* Tarefa 1 *
Traduza para o inglês esta frase do texto sobre a autonomia da mulher: "Para se igualar aos demais humanos, a mulher não pode abrir mão de sua liberdade."
* Tarefa 2 *
Prossiga com o texto sobre a autonomia da mulher a partir do ponto em que ele termina.

* Texto de referência *
◇ ◇ ◇ ◇

O horizonte de perspectivas é mais ou menos semelhante – quando se opta pelo
casamento, o homem tem o papel de provedor e a mulher de administradora. Porém,
para que cumpram seu papel, um obtém o sustento para a família através do mundo
inteiro; a outra, reduz seu universo ao lar. Desta forma, não há que se falar
em funções iguais. O homem tem tarefas que não são fáceis, é certo, mas que lhe
amarram muito menos que a mulher. Aqui, a discussão é menos de “dureza” e mais
de horizontes.
Para se igualar aos demais humanos, a mulher não pode abrir
mão de sua liberdade. E como fazer isso? Através do reconhecimento de sua
existência, caracterizada principalmente pela sua capacidade de fazer opções,
como qualquer ser humano faz. É especialmente através do trabalho que se
consegue essa autonomia na vida que se reflete diretamente em suas escolhas.
Como a própria Beauvoir diz, “desde que ela deixa de seu uma parasita, o
sistema baseado em sua dependência desmorona”. E, especialmente, não nenhuma
contradição entre ser autônoma e ser mulher.

◇ ◇ ◇ ◇

* Dados fornecidos *
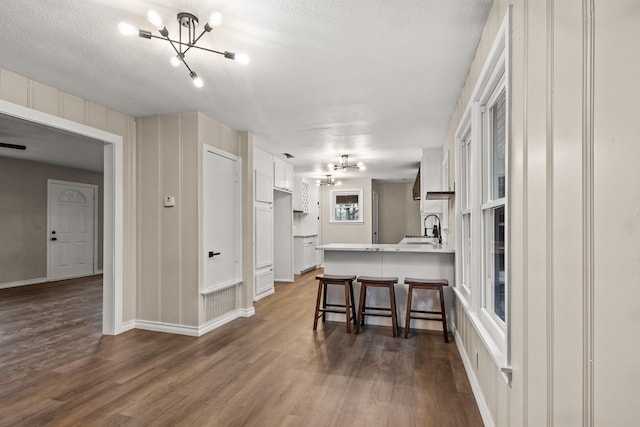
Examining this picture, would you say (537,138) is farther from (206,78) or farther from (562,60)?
(206,78)

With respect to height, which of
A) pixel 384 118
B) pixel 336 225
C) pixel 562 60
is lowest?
pixel 336 225

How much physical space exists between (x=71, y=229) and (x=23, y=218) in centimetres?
95

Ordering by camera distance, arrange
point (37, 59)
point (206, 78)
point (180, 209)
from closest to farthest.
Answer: point (37, 59) → point (206, 78) → point (180, 209)

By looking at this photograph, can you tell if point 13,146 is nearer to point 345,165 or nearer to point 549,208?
point 345,165

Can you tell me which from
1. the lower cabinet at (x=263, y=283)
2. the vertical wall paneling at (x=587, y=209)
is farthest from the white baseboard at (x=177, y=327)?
the vertical wall paneling at (x=587, y=209)

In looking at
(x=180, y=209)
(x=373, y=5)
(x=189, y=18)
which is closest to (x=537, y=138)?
(x=373, y=5)

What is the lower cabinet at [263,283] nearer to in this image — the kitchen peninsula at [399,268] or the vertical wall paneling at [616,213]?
the kitchen peninsula at [399,268]

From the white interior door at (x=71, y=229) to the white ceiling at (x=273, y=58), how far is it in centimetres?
514

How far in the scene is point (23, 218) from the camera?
673 centimetres

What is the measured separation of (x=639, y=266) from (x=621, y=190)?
0.55ft

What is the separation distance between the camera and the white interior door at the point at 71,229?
23.7 ft

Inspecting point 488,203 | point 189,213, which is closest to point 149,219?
point 189,213

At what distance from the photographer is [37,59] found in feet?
8.31

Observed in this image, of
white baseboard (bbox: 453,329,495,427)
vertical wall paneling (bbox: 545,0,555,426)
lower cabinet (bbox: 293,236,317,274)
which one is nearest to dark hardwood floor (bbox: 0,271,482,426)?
white baseboard (bbox: 453,329,495,427)
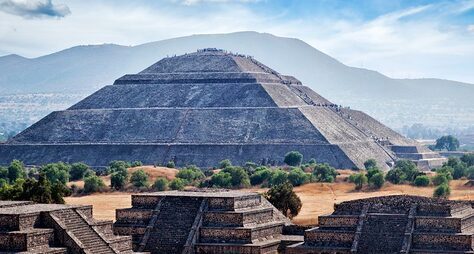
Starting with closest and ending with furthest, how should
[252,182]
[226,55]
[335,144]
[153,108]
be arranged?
[252,182] < [335,144] < [153,108] < [226,55]

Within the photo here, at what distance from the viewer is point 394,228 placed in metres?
52.8

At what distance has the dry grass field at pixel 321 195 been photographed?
8544 cm

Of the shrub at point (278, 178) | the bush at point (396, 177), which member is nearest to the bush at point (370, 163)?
the bush at point (396, 177)

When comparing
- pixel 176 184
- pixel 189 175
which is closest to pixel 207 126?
pixel 189 175

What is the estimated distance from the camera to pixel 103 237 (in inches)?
1938

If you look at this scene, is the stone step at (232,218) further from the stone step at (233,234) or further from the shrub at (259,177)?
the shrub at (259,177)

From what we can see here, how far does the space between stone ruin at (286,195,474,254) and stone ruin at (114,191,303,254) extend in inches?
88.1

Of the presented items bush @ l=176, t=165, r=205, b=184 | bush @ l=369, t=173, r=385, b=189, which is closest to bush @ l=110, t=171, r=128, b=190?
bush @ l=176, t=165, r=205, b=184

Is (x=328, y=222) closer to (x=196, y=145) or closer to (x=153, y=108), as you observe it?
(x=196, y=145)

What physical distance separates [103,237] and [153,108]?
118 meters

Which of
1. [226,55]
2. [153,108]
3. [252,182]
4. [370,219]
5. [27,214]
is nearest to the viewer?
[27,214]

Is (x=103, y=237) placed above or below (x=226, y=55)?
below

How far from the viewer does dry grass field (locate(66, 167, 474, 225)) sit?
3364 inches

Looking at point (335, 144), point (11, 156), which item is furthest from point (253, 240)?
point (11, 156)
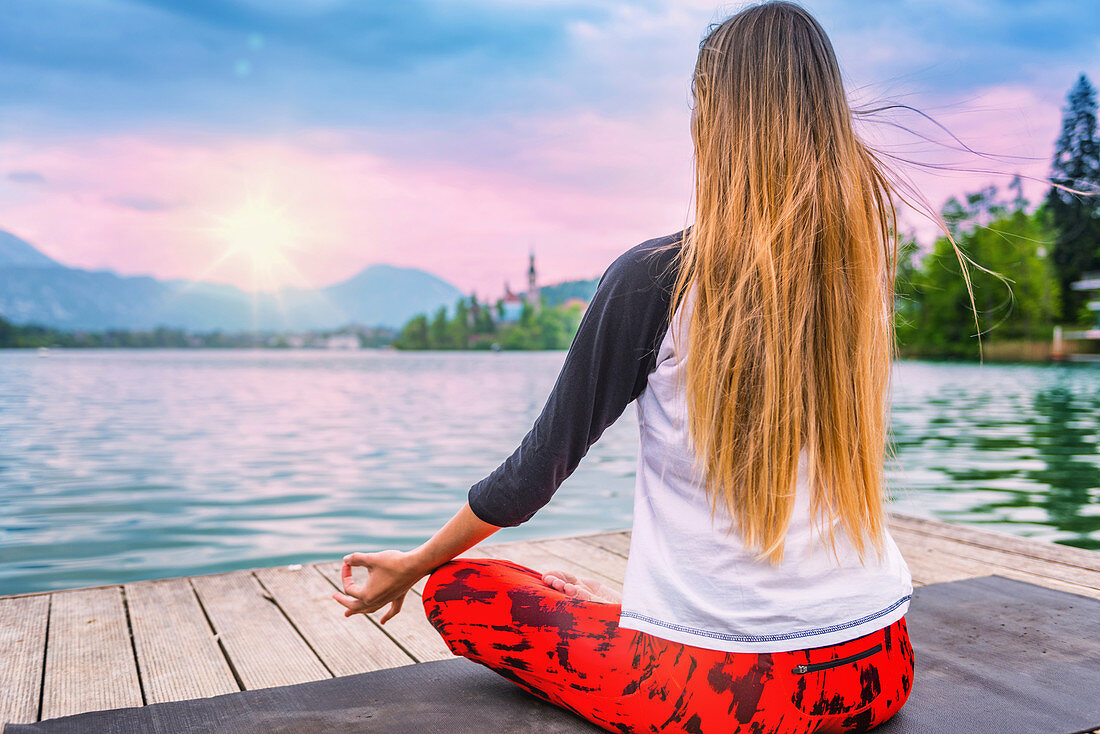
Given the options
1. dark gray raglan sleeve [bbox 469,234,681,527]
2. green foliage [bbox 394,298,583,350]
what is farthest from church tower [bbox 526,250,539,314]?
dark gray raglan sleeve [bbox 469,234,681,527]

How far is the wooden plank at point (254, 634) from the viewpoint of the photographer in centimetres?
191

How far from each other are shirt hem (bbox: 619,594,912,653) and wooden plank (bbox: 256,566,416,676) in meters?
0.98

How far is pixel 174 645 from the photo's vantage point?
2.13 m

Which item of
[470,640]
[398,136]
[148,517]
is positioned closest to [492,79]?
[398,136]

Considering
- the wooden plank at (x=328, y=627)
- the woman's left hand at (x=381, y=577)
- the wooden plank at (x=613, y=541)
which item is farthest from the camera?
the wooden plank at (x=613, y=541)

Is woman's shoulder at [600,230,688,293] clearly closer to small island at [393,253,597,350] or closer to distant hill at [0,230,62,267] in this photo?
small island at [393,253,597,350]

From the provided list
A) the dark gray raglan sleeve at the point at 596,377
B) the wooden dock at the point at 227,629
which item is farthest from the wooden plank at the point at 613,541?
the dark gray raglan sleeve at the point at 596,377

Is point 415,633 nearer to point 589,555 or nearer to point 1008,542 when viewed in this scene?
point 589,555

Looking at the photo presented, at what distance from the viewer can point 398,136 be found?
75.1 metres

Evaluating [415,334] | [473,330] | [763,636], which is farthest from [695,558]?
[415,334]

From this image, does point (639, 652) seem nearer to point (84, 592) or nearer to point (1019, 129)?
point (1019, 129)

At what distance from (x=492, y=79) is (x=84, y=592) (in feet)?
252

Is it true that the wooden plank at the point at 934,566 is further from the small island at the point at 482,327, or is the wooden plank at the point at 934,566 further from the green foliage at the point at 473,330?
the green foliage at the point at 473,330

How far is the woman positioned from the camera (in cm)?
114
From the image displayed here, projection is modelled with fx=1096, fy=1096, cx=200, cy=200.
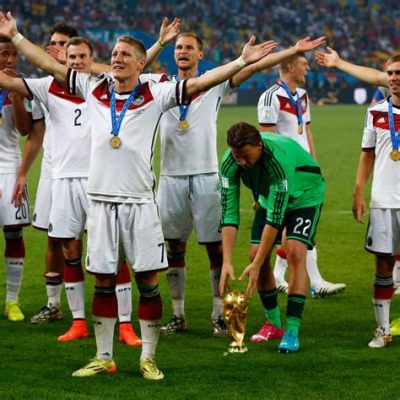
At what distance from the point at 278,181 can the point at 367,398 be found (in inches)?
69.2

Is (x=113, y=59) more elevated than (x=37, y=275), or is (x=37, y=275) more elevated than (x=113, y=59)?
(x=113, y=59)

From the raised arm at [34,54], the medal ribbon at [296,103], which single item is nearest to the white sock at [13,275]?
the raised arm at [34,54]

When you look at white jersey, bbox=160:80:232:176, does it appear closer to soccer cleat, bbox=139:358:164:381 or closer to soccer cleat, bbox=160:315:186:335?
soccer cleat, bbox=160:315:186:335

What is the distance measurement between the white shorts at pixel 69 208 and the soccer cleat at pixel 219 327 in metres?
1.27

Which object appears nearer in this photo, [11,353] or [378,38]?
[11,353]

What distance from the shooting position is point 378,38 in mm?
57594

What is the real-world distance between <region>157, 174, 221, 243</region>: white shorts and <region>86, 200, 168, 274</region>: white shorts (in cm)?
136

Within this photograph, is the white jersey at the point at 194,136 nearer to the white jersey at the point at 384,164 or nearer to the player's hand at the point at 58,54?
the player's hand at the point at 58,54

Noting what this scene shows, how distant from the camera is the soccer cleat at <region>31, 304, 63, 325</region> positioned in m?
9.02

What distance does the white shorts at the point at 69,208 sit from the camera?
848 centimetres

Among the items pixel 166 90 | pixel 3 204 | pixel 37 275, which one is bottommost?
pixel 37 275

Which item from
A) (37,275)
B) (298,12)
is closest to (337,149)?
(37,275)

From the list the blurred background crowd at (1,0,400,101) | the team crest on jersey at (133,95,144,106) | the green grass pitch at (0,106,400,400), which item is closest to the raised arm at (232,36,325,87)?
the team crest on jersey at (133,95,144,106)

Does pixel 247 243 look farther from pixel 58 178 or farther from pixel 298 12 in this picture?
pixel 298 12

◇ ◇ ◇ ◇

* Resposta 1 *
In order to be equal to other human beings, woman cannot give up her freedom.

* Resposta 2 *
Por fim, é impossível não notar como existe resistência
ainda nos dias de hoje às demandas femininas. Há exageros? Há, mas eles não são
suficientes para explicar tanta encrenca com a causa. A alienação busca ser
mantida principalmente através de processos de ridicularização das demandas,
com a afirmação de que feminismo é coisa de mulheres mal resolvidas, tanto
sexualmente quanto esteticamente, e com isso apelam para uma pretensa vaidade,
que é atribuída bovinamente às mulheres, como se homens não fossem igualmente
vaidosos. Esse é o apelo à vaidade,
ou argumentum ad vanitatem, uma
falácia informal de dispersão e relevância que busca desviar de um determinado
assunto com base na vaidade da pessoa. Vocês sabem, né? O exemplo vem de uma
frase minha mesmo, citada logo acima. “Como uma menina tão jovem e bonita fala
tantos palavrões?”, para apelar para aquele sentimento de amor-próprio que a
situa fora dos chamados “bons modos”.
É isso. Bons ventos a todos nestes tempos de covid-19 e
tentem se manter quietinhos em seus cantos. Duvido que pessoas tão eivadas de
bom senso não sejam capazes de compreender isso.
Recomendações:
Simone de Beauvoir é referência para qualquer trabalho em
que se queira abordar o feminismo. Como é um movimento ainda aceito aos
tropeções, muita gente falará bobagem ao se pronunciar sobre ela. Confie no que
ela escreveu, não no que escreveram sobre ela. Este é seu livro máster, um
belíssimo calhamaço:
BEAUVOIR, Simone de. O
Segundo Sexo. Rio de Janeiro: Nova Fronteira, 2009.
Com relação à banda Fanny, segue sua curta e completa
discografia:
Fanny (1970)
Charity Ball (1971)
Fanny Hill (1972)
Mother’s Pride (1973)
Rock and
Roll Survivors (1974), com Patti Quatro
Os três primeiros são os melhores. Segue uma listinha de boas
músicas para ouvir no YouTube: os hard blues You’re the One, Special Care e I Just
Realized , os boogies Changing Horses e Charity Ball, a balada Old Hat, os
hardões Blind Alley, Hey Bulldog e Young and Dumb, os bons trabalhos vocais de
Badge e Bitter Wine e os slides de Ain’t That Peculiar, mostrando as
habilidades obtidas no ukulelê. Vale a experiência.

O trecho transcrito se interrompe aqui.